O Flagelo da Criatividade



A propósito da Web Summit 2018, e da celebração da cultura digital, da inovação e criatividade que lhe estão associadas, dei por mim a refletir sobre o mercado de trabalho nacional, o tecido empresarial, o empregador privado, assim como o próprio Estado. A forma como teriam (ou não) capacidade para integrar profissionais criativos, profissionais motivados, com gosto pelo seu trabalho, mas também pela arte de opinar, de sugerir, de fazer diferente, de pensar e executar fora da caixa. 
Quantos donos de micro, pequenas e médias empresas teriam a ousadia de contratar e manter nos seus quadros alguém que não se conforma? Que tem ideias divergentes, que sugere alternativas, algumas mais arriscadas outras, simplesmente, inovadoras? 

E quantas multinacionais, já agora, permitiriam que colaboradores (essa expressão tão falaciosa e cínica) participassem na vida da empresa e no processo produtivo de forma autónoma, com uma margem considerável de decisão?

É que o ser criativo não se coaduna, para muita gente, com a visão do ser produtivo. E é pena!
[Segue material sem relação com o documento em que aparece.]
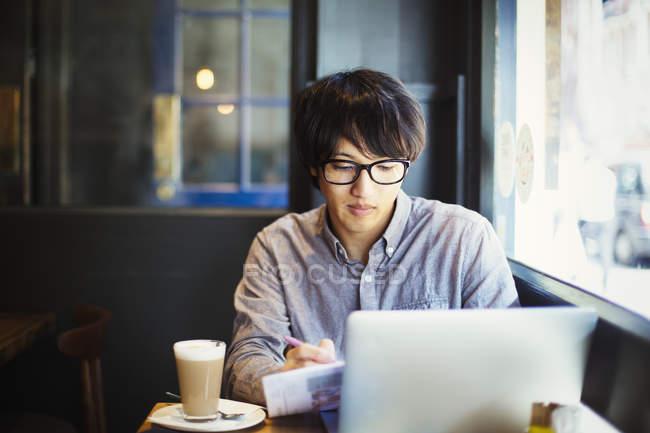 Человек с помощью ноутбука. — стоковое фото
Vivemos numa sociedade em que a palavra “criativo” quase se banalizou. Para tudo temos que ser criativos, seja para funções em que se apela, de facto, a um lado mais criador, ousado, como é o caso dos trabalhos ligados às artes, publicidade, etc.; seja no mundo digital, em que de cabeças revolucionárias nascem start-ups que, de vez em quando, acabam até por influenciar as nossas vidas; seja ainda no trabalho quotidiano, nas relações profissionais, na repartição, na escola, no instituto, na empresa, em que a criatividade surge, à cabeça, como um predicado, uma qualidade. Mas na prática não o é. Não porque não tenha em si a alavanca para a mudança, crescimento e eficiência, mas porque o mercado não está preparado para pessoas criativas. Para pessoas que digam o que pensam, que não tenham problemas em mudar, em fazer diferença, em colocar em causa o modus operandi

O apelo à criatividade no mercado de trabalho surge como uma característica que fica bem colocar no anúncio de emprego, que parece pertinente exigir ao novo trabalhador, mas que não passa de um ardil. Para muitos empregadores a criatividade começa e acaba naquilo que lhes interessa: no exigir que o trabalhador seja criativo na hora de dar resposta a mil e uma solicitações simultâneas; na hora de realizar um estágio curricular (leia-se, fazer muito e depressa sem qualquer tipo de remuneração); no segurar o próprio posto de trabalho, estando para isso recetivo a tudo aquilo que a empresa lhe impuser, sem levantar ondas. Mas a isto não se chama criatividade! Há nomes próprios consoante a nossa necessidade de adjetivar a realidade que nos rodeia. E um criativo dificilmente se revela neste tipo de contextos. Não tem espaço para crescer. Nem a empresa ou instituição têm espaço para serem inovadoras e para acolherem pessoas com este perfil. E isto levar-nos-ia a outras dissertações sobre o mercado de trabalho português, sobre os empresários e gestores que temos, e o longo caminho a percorrer para que o trabalho em Portugal tenha o mesmo valor e reconhecimento que em outros países da União Europeia. Quem sabe num próximo post.